Depuis mardi, l’annonce du relèvement de l’âge légal de la pension a fait couler beaucoup d’encre. Une des principales objections formulées par l’opposition est celle-ci : “Il faut travailler sur l’âge réel de départ à la pension plutôt que de relever l’âge légal !”

Cela semble effectivement judicieux, compte tenu du fait que l’âge moyen réel de départ à la pension est de 59 ans en Belgique. Pourquoi s’évertuer dans ce cas à vouloir relever le plafond légal ?

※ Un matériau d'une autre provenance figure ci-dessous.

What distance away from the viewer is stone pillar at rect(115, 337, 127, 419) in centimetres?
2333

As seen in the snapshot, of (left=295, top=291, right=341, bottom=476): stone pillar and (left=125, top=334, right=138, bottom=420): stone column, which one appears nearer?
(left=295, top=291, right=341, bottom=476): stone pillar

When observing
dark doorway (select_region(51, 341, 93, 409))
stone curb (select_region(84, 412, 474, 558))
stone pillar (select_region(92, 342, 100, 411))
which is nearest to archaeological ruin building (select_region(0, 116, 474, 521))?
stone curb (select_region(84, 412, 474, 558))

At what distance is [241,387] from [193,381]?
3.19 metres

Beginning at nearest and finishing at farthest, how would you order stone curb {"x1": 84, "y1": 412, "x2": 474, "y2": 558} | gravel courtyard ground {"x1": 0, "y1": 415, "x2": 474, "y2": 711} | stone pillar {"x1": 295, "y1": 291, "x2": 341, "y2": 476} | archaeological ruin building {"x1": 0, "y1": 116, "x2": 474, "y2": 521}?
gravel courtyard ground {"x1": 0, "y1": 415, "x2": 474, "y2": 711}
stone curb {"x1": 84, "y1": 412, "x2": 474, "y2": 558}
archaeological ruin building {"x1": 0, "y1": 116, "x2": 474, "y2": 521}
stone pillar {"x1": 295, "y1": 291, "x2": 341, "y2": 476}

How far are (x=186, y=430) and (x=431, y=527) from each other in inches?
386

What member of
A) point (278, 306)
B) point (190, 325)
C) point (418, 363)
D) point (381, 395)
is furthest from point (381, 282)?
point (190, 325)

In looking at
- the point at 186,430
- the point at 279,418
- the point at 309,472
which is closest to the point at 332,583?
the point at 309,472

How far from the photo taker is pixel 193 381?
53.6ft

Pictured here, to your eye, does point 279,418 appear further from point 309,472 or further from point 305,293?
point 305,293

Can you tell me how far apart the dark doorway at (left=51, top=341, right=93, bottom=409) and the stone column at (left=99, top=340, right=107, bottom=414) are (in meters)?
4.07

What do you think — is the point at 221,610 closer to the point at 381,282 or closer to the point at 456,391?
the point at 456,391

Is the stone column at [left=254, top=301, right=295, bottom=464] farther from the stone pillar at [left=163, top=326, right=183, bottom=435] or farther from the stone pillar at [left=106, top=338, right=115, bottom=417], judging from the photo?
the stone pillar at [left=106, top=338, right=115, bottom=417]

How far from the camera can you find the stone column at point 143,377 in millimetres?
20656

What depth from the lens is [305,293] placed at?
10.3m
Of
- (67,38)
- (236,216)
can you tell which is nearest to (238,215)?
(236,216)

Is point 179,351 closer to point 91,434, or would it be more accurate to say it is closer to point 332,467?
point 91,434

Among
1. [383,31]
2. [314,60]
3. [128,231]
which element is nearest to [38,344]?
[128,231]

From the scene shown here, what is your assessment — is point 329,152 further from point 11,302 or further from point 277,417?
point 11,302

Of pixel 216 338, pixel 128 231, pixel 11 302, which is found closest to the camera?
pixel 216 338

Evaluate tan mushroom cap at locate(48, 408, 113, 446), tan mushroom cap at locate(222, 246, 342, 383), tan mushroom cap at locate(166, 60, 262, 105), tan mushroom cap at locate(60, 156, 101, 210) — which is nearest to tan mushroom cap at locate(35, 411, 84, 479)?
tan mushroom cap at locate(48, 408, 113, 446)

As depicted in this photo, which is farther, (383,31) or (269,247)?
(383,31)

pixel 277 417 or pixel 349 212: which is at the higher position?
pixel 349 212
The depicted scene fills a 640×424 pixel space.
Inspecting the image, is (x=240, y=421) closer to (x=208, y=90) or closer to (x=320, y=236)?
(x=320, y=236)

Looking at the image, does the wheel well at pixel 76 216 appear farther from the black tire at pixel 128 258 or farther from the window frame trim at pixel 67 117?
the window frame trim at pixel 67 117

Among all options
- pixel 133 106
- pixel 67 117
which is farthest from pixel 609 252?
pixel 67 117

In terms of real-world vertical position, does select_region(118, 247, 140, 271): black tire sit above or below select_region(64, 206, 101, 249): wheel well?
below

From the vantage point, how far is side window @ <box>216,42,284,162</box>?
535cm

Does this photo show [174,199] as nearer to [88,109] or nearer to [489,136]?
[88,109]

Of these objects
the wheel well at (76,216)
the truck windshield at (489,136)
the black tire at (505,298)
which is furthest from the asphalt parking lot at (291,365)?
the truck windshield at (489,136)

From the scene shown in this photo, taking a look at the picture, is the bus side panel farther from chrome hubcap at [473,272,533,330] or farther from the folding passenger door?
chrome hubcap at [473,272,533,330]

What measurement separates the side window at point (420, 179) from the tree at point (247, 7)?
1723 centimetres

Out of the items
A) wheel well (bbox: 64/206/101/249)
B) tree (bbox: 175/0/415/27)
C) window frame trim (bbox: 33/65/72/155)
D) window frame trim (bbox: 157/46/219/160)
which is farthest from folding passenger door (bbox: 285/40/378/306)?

Premièrement parce qu’il s’agit d’un signal fort qui permet de faire comprendre une fois pour toute à la population qu’on ne pourra pas vivre plus longtemps sans travailler plus longtemps. Ajoutez à cela le phénomène démographique du papy-boom et vous faites face à une évidence… Evidence qui aurait pu être anticipée depuis longtemps déjà et dont personne n’a jusqu’ici osé parler en des termes clairs à nos concitoyens.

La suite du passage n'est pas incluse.